This post is a result of collaboration with one of the sharpest healthcare minds – Dr Nathalie Martinek. Nathalie is a physician & healthcare professional, wellbeing mentor and educator from Melbourne.


That’s how it works, right?

You welcome your frightened patient nicely to show your empathic side right from the start. After you have negotiated a shared agenda they give a brief explanation of the history while you enter data on the computer.

A few more close-ended questions, some physical checks if necessary, and everything is set and done for the final act.

You’re ready to deliver the perfect solution, one that you come up with after processing all the information in eight to fifteen highly intensive minutes.

After being treated, and hearing what you had to say, the patient leaves the office space for another person who has come for solution also.
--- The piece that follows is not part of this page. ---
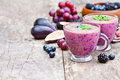 Fresh healthy pulpy cocktail with purple fruits and berries Royalty Free Stock Images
The line is moving, as long as you generate “solutions” fast enough, everyone will be satisfied.

Assembly line medicine

Yeah, that’s how it works in today’s healthcare, and that is exactly the opposite of how it should.

I can’t underestimate the power of fast decisions when they’re needed – when a patient is bleeding, you need to stop a haemorrhage.

But in 90% of regular doctor-patient interactions, slowing things down is a much better option.

It allows you to scratch below the surface, to find what else is happening beyond physical symptoms. You’re in a better position to discover how patients perceive their diagnosis and how possible treatments might affect the most important aspects of their lives.

When you’re treating the person, these things are equally important as “being right”.

They directly influence outcomes and the patients’ perception of you. And these are just the most obvious reasons why every doctor should practice slower medicine.

Yes, even you. Even if you don’t think you can.

But… “No one is doing it, so why should I?”

I won’t lie to you, it will look strange if you slow down and everyone else is in a rush.

You will probably be criticized if you try to maintain prolonged contact with a patient or end the appointment without prescribing something.

Patients will also be surprised by the fact you want to put more time into their healing process. They’re used to doctors who have “out of the sleeve” solutions for their symptoms.  

But does that mean you shouldn’t slow things down for a bit?

Absolutely not !

Unique approaches always provoke reactions and that’s why most doctors decide to shrug their shoulders and move on. We can’t blame them, but we shouldn’t use them as a reference either.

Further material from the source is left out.